Hallucination

Hallucination — Fluent, confident model output that is factually false or unsupported by any source.

Overview

Hallucination in language models refers to generated text that is fluent and internally coherent but factually incorrect, fabricated, or unsupported by the model's training data or any cited source. The term is borrowed loosely from cognitive psychology — where hallucinations are perceptions without external stimuli — to describe model outputs that present false information with the same confidence as true information.

Hallucination is not a rare edge case; it is a structural property of how autoregressive language models generate text. Models predict the next token based on statistical patterns, not by consulting a factual database. Fluency and factual accuracy are separate properties, and a model may maximize fluency while producing false content.

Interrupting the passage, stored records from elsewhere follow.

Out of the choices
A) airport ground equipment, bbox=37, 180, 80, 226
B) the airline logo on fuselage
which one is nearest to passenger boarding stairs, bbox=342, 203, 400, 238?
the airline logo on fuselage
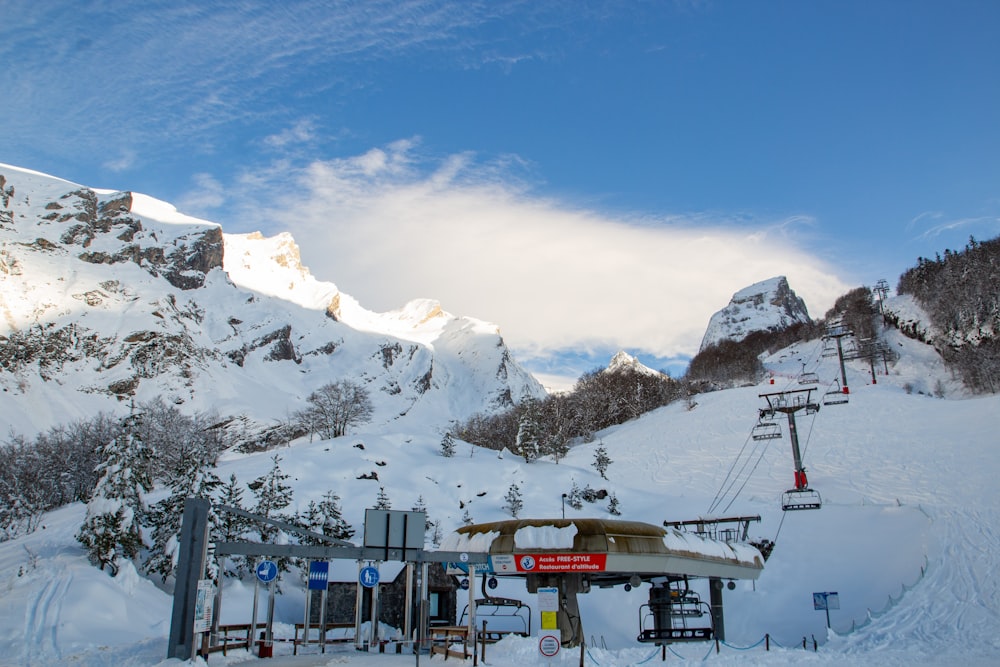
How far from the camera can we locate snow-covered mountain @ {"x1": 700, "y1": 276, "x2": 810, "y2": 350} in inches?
6393

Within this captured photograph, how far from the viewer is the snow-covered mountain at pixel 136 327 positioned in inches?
4884

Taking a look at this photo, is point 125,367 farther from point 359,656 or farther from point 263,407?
point 359,656

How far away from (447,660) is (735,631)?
19.3 metres

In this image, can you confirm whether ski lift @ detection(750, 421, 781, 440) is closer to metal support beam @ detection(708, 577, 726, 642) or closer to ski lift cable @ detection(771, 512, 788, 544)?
ski lift cable @ detection(771, 512, 788, 544)

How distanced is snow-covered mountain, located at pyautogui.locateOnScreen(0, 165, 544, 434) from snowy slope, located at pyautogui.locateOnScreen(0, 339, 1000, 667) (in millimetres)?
72366

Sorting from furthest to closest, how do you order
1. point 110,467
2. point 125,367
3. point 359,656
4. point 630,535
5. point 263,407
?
point 263,407 < point 125,367 < point 110,467 < point 630,535 < point 359,656

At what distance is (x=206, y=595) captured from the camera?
1795 centimetres

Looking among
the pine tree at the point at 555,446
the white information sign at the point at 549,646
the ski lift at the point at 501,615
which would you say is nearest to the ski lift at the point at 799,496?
the ski lift at the point at 501,615

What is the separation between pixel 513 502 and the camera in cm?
5266

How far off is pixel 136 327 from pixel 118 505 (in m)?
118

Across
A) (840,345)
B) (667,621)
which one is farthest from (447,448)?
(840,345)

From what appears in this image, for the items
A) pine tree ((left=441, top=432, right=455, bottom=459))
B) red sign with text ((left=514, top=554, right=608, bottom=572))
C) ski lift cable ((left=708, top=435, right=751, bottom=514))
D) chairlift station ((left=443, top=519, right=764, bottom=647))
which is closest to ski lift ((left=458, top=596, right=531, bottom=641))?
chairlift station ((left=443, top=519, right=764, bottom=647))

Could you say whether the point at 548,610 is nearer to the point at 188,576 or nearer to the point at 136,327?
the point at 188,576

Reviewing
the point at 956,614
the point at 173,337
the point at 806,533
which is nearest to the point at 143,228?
the point at 173,337
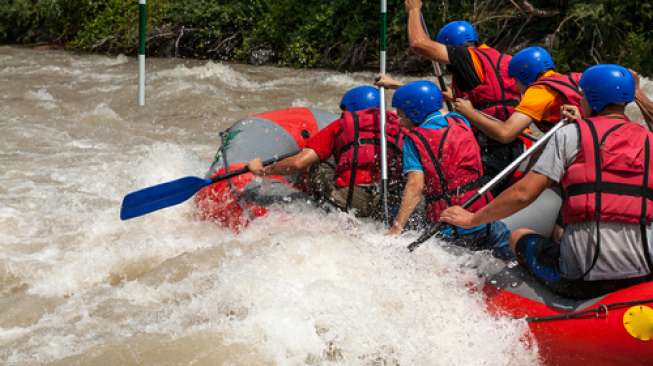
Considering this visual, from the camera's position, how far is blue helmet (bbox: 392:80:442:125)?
13.0 ft

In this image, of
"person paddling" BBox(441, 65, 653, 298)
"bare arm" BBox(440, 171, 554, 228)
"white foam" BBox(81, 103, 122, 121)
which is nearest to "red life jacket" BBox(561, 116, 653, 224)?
"person paddling" BBox(441, 65, 653, 298)

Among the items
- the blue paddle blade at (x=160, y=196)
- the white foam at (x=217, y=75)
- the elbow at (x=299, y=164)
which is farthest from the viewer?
the white foam at (x=217, y=75)

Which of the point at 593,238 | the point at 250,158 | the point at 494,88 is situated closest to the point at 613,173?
the point at 593,238

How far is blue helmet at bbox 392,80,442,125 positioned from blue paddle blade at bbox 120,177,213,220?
1.27 meters

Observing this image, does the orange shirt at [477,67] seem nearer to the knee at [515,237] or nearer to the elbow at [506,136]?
the elbow at [506,136]

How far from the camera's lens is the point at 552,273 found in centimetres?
323

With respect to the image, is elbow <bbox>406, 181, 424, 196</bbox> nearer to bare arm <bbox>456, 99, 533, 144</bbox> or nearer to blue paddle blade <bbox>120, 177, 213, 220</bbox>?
bare arm <bbox>456, 99, 533, 144</bbox>

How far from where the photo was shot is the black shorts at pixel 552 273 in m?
3.08

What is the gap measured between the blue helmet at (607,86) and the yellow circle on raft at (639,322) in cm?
74

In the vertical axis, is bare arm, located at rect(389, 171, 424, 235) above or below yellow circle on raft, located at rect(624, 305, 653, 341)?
above

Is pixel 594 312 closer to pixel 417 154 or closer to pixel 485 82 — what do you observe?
pixel 417 154

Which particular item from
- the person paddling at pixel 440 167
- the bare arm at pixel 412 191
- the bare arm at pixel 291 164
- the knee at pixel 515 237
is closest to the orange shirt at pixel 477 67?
the person paddling at pixel 440 167

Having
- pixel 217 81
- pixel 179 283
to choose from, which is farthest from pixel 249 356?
pixel 217 81

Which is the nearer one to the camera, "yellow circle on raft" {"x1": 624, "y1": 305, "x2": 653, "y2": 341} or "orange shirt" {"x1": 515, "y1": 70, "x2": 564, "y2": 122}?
"yellow circle on raft" {"x1": 624, "y1": 305, "x2": 653, "y2": 341}
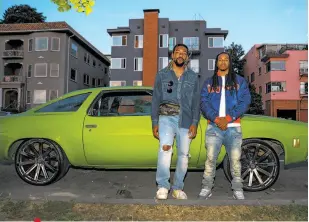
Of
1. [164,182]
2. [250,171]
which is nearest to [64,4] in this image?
[164,182]

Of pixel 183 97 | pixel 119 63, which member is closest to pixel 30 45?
pixel 119 63

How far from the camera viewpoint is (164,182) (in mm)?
4324

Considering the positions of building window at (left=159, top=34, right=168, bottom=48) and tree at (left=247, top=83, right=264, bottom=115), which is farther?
tree at (left=247, top=83, right=264, bottom=115)

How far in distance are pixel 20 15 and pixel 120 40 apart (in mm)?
24594

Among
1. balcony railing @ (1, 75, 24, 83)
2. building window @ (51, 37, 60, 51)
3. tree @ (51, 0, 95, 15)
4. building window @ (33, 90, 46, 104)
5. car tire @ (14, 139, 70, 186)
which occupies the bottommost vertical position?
car tire @ (14, 139, 70, 186)

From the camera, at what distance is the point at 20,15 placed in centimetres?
5616

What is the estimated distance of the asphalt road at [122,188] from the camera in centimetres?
465

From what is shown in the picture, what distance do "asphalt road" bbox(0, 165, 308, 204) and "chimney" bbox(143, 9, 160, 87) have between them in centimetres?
3310

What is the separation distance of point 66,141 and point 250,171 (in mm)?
2716

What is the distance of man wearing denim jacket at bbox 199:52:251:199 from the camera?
14.3 ft

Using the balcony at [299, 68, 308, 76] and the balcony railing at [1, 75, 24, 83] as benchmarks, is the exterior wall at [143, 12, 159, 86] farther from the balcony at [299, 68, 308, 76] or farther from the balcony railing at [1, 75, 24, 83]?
the balcony at [299, 68, 308, 76]

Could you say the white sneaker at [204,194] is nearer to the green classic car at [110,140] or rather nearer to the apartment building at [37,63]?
the green classic car at [110,140]

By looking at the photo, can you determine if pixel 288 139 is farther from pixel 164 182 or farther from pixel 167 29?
pixel 167 29

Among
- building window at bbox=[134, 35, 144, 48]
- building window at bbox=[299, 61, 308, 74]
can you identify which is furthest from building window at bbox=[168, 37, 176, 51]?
building window at bbox=[299, 61, 308, 74]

The term is widely contested as imprecise: critics argue it anthropomorphizes a statistical process and conflates several distinct failure types. More specific sub-types include faithfulness failures (answer diverges from a provided source), factuality failures (answer conflicts with world knowledge), and citation hallucination (fabricated references).

Types of hallucination

Type	Description	Example
Factuality hallucination	Stated fact is incorrect	Wrong birth date for a real person
Citation hallucination	Cited source does not exist or does not say what is claimed	Fabricated arXiv paper DOI
Faithfulness hallucination	Answer contradicts a provided document (RAG context)	Summarizing a passage with an added false claim
Entity hallucination	Invented entity presented as real	Nonexistent company or person named confidently

Why it occurs

Hallucination emerges from the architecture of next-token prediction: the model has no symbolic truth-checking step. High-frequency training patterns reinforce plausible-sounding associations even when factually incorrect. Low-frequency facts (rare names, dates, niche references) are most vulnerable because the model has fewer training examples to anchor them.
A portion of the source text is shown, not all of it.